St. Louis Public Libraries Hit with Ransomware
“Having fun isn’t hard when you have your library card,” sang the animated TV character Arthur, but children in St. Louis, Missouri are unable to use their cards as the city’s libraries are crippled by a vicious computer virus. Public libraries across St. Louis have been infected with ransomware, a type of computer virus which encrypts vital files and demands a ransom to be paid to the attackers in order to regain access. The ransomware has infected 700 computers in the city’s 16 public libraries, freezing all affected computers, destroying the employee email system and disabling the checkout system for the library’s 4 million books, magazines and videos.
Attackers are demanding a ransom of $35,000 to restore access to the system but the public library administrators have refused to pay the ransom. Instead, they have deleted the contents of their computer systems and will attempt to restore them on disinfected machines, a solution which may take weeks, if not longer. The Guardian reports that the library system’s computers were infected through a centralized computer server and that the FBI has been called in to investigate.
In a statement to CNN, library spokesperson Jen Hatton said that the city’s school children and poor residents will be most affected by the attack: "For many of our patrons, we're their only access to the internet," Hatton said. "This is their only access to a computer. Some of them have a smartphone, but they don't have a data plan. They come in and use the WiFi."
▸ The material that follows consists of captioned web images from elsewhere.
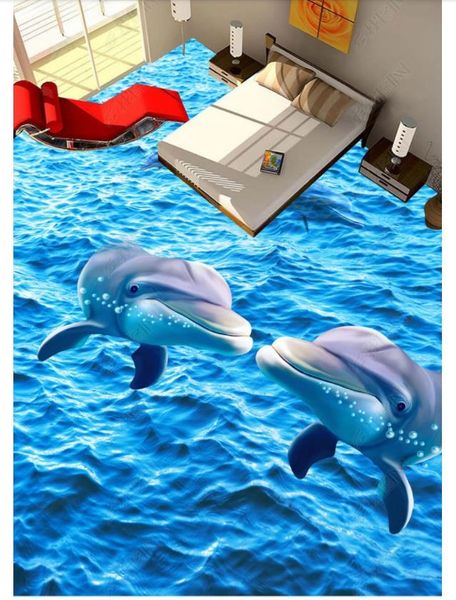 Großes Foto Benutzerdefinierte Wandbild-Tapete Kuss Delphin-Brandung Meer-Oberfläche 3D Dreidimensionale Bodengemälde Indoor Decor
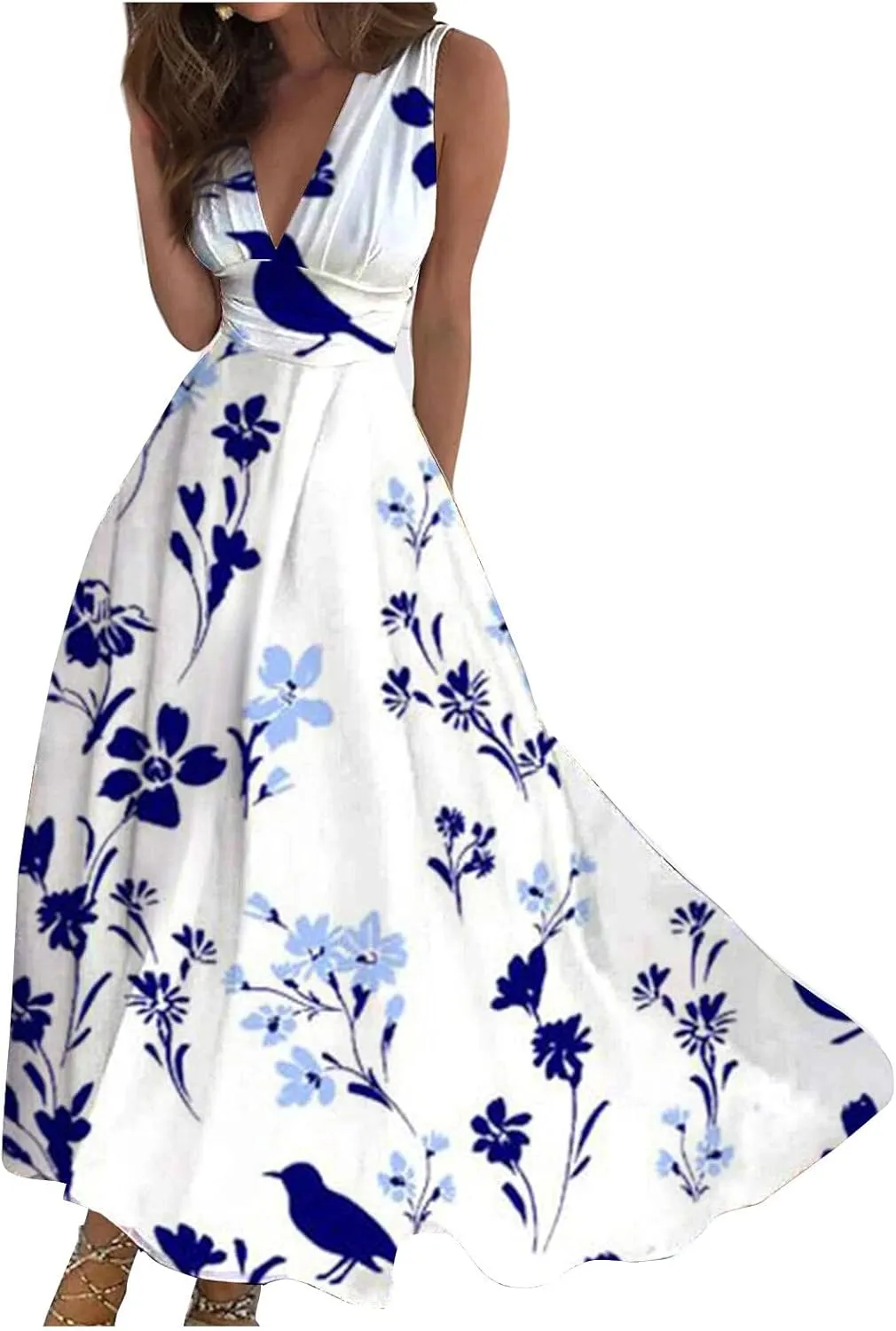 Summer Dresses for Women 2024 Deep V Neck Casual Cute Long Dress Elegant Floral Maxi Dresses Sexy Sleeveless Swing Dress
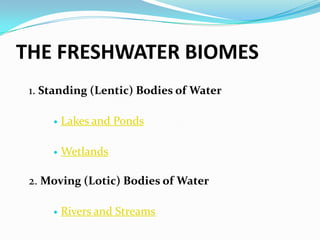 PRIMARY PRODUCTIVITYIn Freshwater Ecosystems is limited by:Solar radiation and TemperatureNutrient limitations also commonphosphorus is usually limiting nutrient (rather than nitrogen as in oceans), hence, shift in late 1970’s to phosphate-free detergentsCultural eutrophicationEutrophication of lakes as a result of input of nutrients from sewage and fertilizer pollution
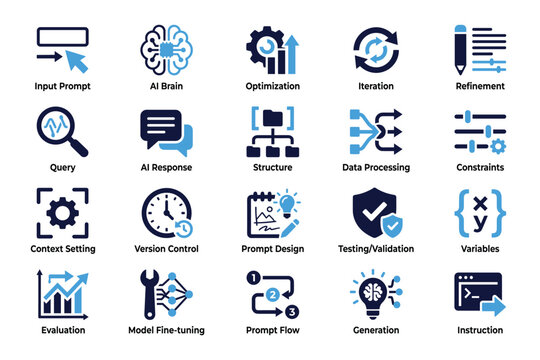 Artificial intelligence prompt engineering icon set for machine learning development vector design.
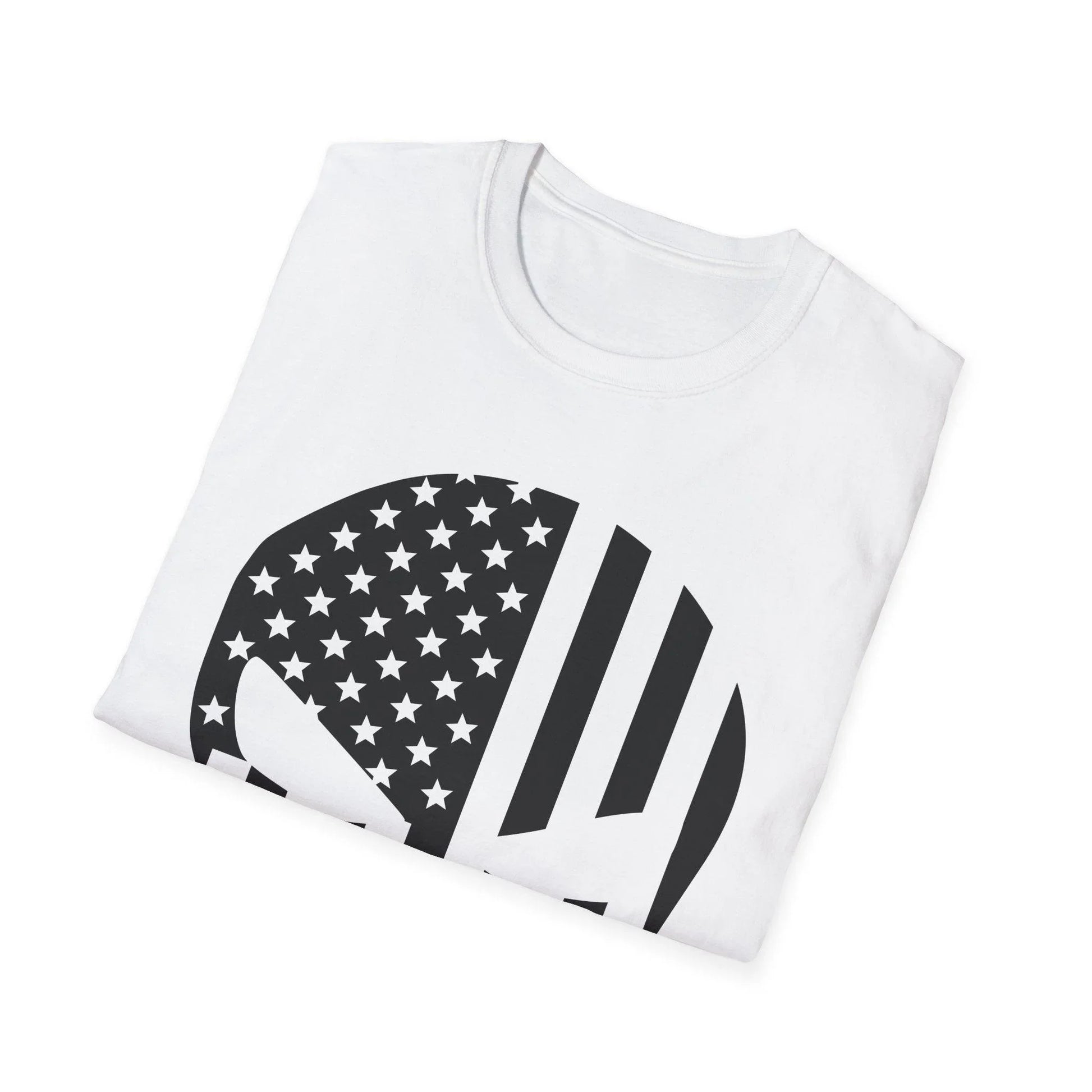 Front neckline detail showing the bold black and white American Skull Flag print on lightweight, relaxed-fit softstyle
Last year, ransomware became a prominent topic in computer security after a number of high profile hacks affecting the public and private sector. According to the FBI, cybercriminals collected over $200 million in ransom from such attacks in the first three months of 2016. The St. Louis Pubic Library hack follows a trend of cybercriminals attacking public institutions for ransom, including several ransomware attacks against hospitals and police departments in the last year. Earlier this month, LA Valley College paid $28,000 to ransomware attackers.